Sepuluh orang lebih di sisinya juga telah berubah. Mereka buru-buru berpencar ke segala arah, sementara pemimpin mereka mengeluarkan geraman rendah. Tubuhnya sendiri juga diselimuti aura biru langit; pria ini adalah seorang ahli dari klan Barbary, terampil dalam menggunakan air.
“Garvey…” Linley memperhatikan dengan tercengang.
Garvey membuka mulutnya, dan seketika itu juga, ilusi raksasa Naga Azure yang panjangnya lebih dari sepuluh ribu meter muncul. Raungan Naga yang dahsyat terdengar, langsung menyelimuti lebih dari sepuluh orang yang ingin melarikan diri.

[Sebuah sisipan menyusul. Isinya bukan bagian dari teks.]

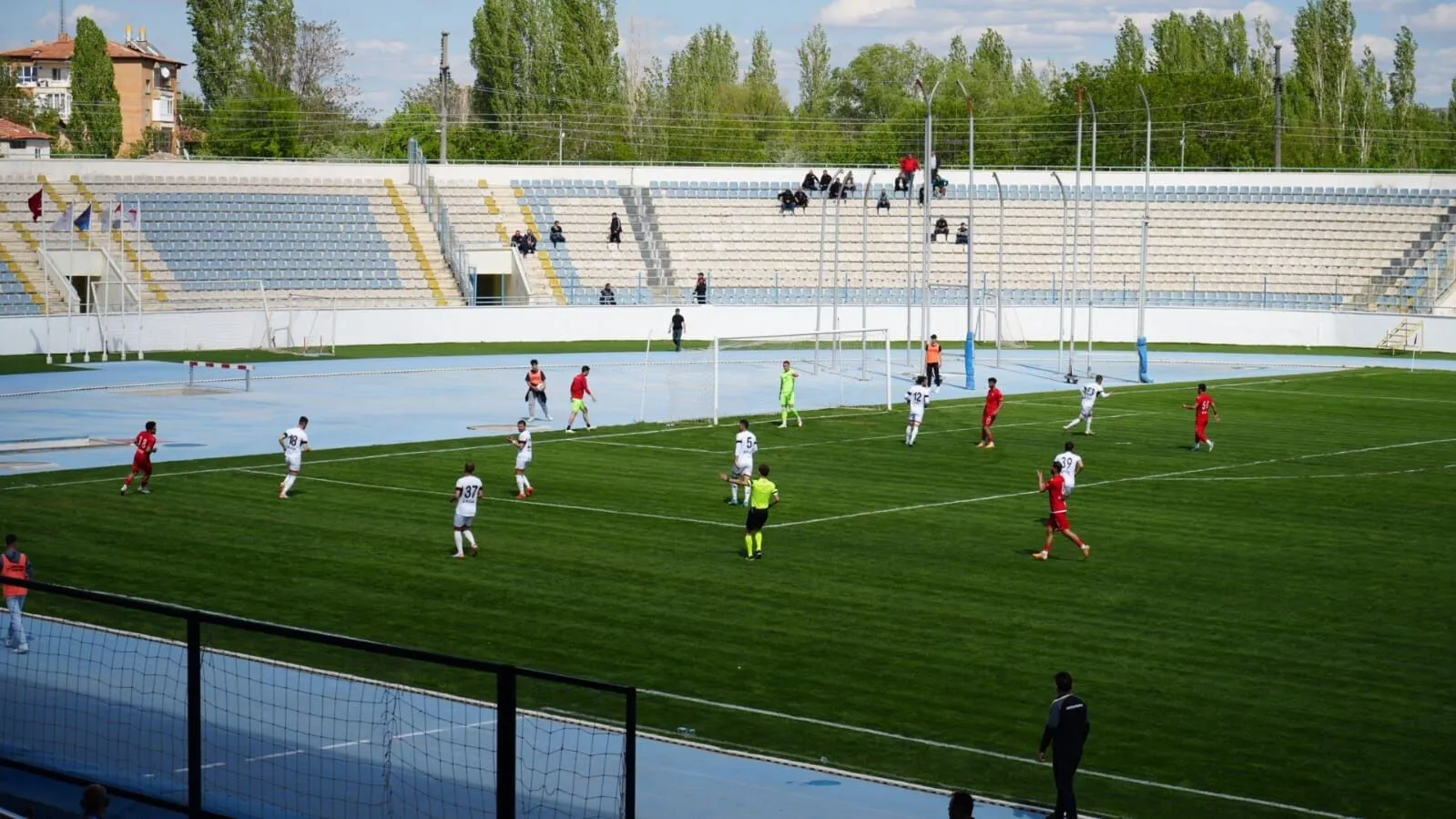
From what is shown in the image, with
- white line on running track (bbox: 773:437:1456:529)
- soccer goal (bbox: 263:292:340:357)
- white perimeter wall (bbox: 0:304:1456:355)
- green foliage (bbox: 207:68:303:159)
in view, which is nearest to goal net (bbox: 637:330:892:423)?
white perimeter wall (bbox: 0:304:1456:355)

Tubuh mereka kaku, dan mereka menjadi lumpuh.
Kemampuan ilahi bawaan – Raungan Naga!
“Desir!”
Tetua Garvey segera bergegas mendekat, menyerang orang-orang yang terkena dampak Raungan Naga secara beruntun. “Bang!” “Bang!” Garvey hanya sempat membunuh dua orang, sebelum pria yang juga menggunakan Kekuatan Penguasa ikut campur dan menghalanginya.
Kedua ahli itu mulai bertarung dengan sengit, saling bertukar pukulan. Paha Garvey robek, dan darah berceceran di mana-mana. Dari segi kekuatan, Tetua Garvey masih jauh lebih lemah daripada pria berotot dari klan Barbary ini.
“Patriark, cepat, selamatkan dia!” Linley mengeluarkan geraman rendah, dan dia pun menyerbu maju. Pada saat yang bersamaan…
“LEDAKAN!”
Cahaya kuning kebumian memancar keluar dari tubuh Linley. Itu adalah setetes Kekuatan Penguasa tipe bumi.
Namun tepat pada saat ini…
“Desis!” “Desis!” “Desis!” “Desis!”
Enam sosok lagi melesat keluar dari pasukan delapan klan besar, tubuh mereka juga memancarkan aura Kekuatan Penguasa yang menakutkan dan dahsyat. Jelas, mereka datang untuk bersama-sama menyerang dan membunuh Linley. Linley sendirian; bagaimana mungkin dia bisa mengatasi keenam musuh ini?
Wajah Gislason berubah drastis. Dia berteriak keras, “Cepat, mundur!” Pada saat yang sama, aura biru langit menyembur keluar dari tubuhnya, dan dia pun berubah menjadi seberkas cahaya biru langit yang melesat menembus langit.